Europe's banks faced mounting pressure today to boost their coffers to cope with the euro zone debt crisis amid the rising likelihood that they will have to take bigger losses on Greek debt.
As Greek Prime Minister George Papandreou held talks with EU leaders in Brussels, euro zone officials raced to finalise a response ahead of an October 23 summit to resolve a crisis threatening to spark a new global recession.
The head of one major lender, Germany's Deutsche Bank, voiced reluctance to recapitalise, saying the debate was "counterproductive" and that it was up to governments to restore confidence in public finances.
In Paris, the French finance ministry said banks exposed to Greek debt will probably be forced to write off more than the 21% so far proposed in a July euro zone accord on a second bail-out for Athens.
"The discussions are on a cut of 50%," a source from a European government said, adding that this was a maximum level and the figure could be lower.
On another front, Slovakia was set to hold a new vote on expanding the eurozone's rescue fund later today or tomorrow after parliament rejected it earlier this week. Slovakia is the last country in the 17-nation euro zone that needs to approve the European Financial Stability Facility (EFSF), the single currency area's main weapon against the crisis.
With a major EU summit set for October 23 and a G20 meeting next month, EU officials are working on a raft of ideas to soothe international concerns. "We believe that we have to be stronger in our response.
It has to be a decisive, comprehensive response," European Commission president Jose Manuel Barroso said today. "We have very similar views on what needs to be done to support Greece inside Europe, to give maximum possible flexibility to the EFSF, to beef up European Union banks' capital positions," Barroso said.

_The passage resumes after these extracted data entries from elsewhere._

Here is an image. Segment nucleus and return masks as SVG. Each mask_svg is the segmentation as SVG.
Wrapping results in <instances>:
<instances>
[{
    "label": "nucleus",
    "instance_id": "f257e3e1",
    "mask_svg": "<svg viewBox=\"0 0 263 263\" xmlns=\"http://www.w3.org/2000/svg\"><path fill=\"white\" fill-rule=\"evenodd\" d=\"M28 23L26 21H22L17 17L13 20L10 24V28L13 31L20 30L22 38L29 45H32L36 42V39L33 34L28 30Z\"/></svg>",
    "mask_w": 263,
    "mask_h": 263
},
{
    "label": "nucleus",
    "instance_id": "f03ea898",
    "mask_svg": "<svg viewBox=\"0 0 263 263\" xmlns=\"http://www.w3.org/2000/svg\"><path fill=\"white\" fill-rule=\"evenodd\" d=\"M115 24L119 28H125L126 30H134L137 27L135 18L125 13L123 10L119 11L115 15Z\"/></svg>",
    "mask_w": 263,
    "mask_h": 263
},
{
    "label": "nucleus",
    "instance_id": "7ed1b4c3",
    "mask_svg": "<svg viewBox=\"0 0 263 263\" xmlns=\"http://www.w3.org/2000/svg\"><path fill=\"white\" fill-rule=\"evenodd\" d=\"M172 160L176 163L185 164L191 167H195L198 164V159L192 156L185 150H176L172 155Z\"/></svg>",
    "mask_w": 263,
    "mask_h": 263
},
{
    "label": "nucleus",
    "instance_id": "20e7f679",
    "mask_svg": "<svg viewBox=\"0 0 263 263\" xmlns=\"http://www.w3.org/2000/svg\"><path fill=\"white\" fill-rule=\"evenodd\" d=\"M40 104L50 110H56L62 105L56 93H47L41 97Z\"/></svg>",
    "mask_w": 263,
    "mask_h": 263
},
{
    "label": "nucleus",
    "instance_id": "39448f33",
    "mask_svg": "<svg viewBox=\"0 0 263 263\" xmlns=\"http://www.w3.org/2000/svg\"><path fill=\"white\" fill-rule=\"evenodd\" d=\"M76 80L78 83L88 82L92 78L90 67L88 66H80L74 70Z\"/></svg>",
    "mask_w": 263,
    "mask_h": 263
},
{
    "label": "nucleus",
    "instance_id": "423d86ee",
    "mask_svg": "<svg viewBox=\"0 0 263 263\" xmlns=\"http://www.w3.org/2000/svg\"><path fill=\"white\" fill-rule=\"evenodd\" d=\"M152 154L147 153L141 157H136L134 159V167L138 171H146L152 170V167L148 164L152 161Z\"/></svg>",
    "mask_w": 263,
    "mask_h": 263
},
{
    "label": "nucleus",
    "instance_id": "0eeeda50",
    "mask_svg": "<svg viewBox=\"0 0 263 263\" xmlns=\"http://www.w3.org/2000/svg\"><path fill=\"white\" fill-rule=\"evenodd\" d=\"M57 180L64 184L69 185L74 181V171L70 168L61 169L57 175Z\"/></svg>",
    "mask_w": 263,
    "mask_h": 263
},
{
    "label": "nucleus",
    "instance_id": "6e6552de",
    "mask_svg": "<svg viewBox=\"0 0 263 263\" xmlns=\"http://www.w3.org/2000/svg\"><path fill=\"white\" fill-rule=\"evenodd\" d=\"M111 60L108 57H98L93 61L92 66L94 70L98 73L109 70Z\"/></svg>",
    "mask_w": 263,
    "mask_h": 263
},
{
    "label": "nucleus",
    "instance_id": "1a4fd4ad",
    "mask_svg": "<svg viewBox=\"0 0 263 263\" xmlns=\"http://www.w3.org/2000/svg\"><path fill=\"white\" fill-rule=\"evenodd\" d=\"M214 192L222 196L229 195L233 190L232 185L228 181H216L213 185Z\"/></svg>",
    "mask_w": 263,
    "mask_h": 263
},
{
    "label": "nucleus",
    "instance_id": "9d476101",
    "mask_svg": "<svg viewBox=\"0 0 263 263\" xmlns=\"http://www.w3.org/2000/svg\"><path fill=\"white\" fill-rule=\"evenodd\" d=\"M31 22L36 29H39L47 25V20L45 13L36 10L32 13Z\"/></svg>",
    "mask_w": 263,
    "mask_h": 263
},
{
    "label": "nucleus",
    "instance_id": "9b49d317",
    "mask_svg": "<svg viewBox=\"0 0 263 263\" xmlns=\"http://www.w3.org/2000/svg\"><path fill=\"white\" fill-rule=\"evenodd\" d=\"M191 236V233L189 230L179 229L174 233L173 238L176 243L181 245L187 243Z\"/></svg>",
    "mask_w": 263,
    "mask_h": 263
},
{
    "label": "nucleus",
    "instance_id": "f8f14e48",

With the unrelenting crisis now threatening Europe's banking system, Barroso is calling for the urgent recapitalisation of banks so they can weather the sovereign debt storm. Barroso wants banks to try first to tap the private market to beef up their capital, with support from governments if necessary. If such support is unavailable, the revamped EFSF, once it is ratified, could provide loans.
Barroso did not give a figure but a European source said the commission wants banks to raise their core capital to 9% within three to six months, above the 7% level lenders are working on under international reforms.
Another possible European Commission proposal, an EU source said, would see the EFSF's firepower multiplied by up to fivefold, or to €2.5 trillion, but without governments providing new guarantees.
Fitch cuts ratings on British lenders RBS, Lloyds
Fitch has lowered its ratings for British state-rescued lenders Royal Bank of Scotland and Lloyds, citing the reduced likelihood of further government support.
The move "reflects Fitch's view that support dynamics are changing in the UK," Fitch said in the statement. Fitch said it had lowered its support rating floors (SRF) for systemically important UK banks to 'A' from 'AA-' and 'A+'.
As a result, the agency cut the long-term issuer default ratings for both Lloyds Banking Group (LBG) and Royal Bank of Scotland (RBS) to 'A' from 'AA-'. Fitch has also placed Barclays on ratings watch negative.
"The banking system is not only large relative to the UK economy, but there is also more advanced political will to reduce the implicit support for the country's banks," Fitch said.
The news came a week after Moody's downgraded its ratings for a dozen British lenders, including RBS and LBG, and cited the "significantly reduced" chances of further support over the medium- to long-term.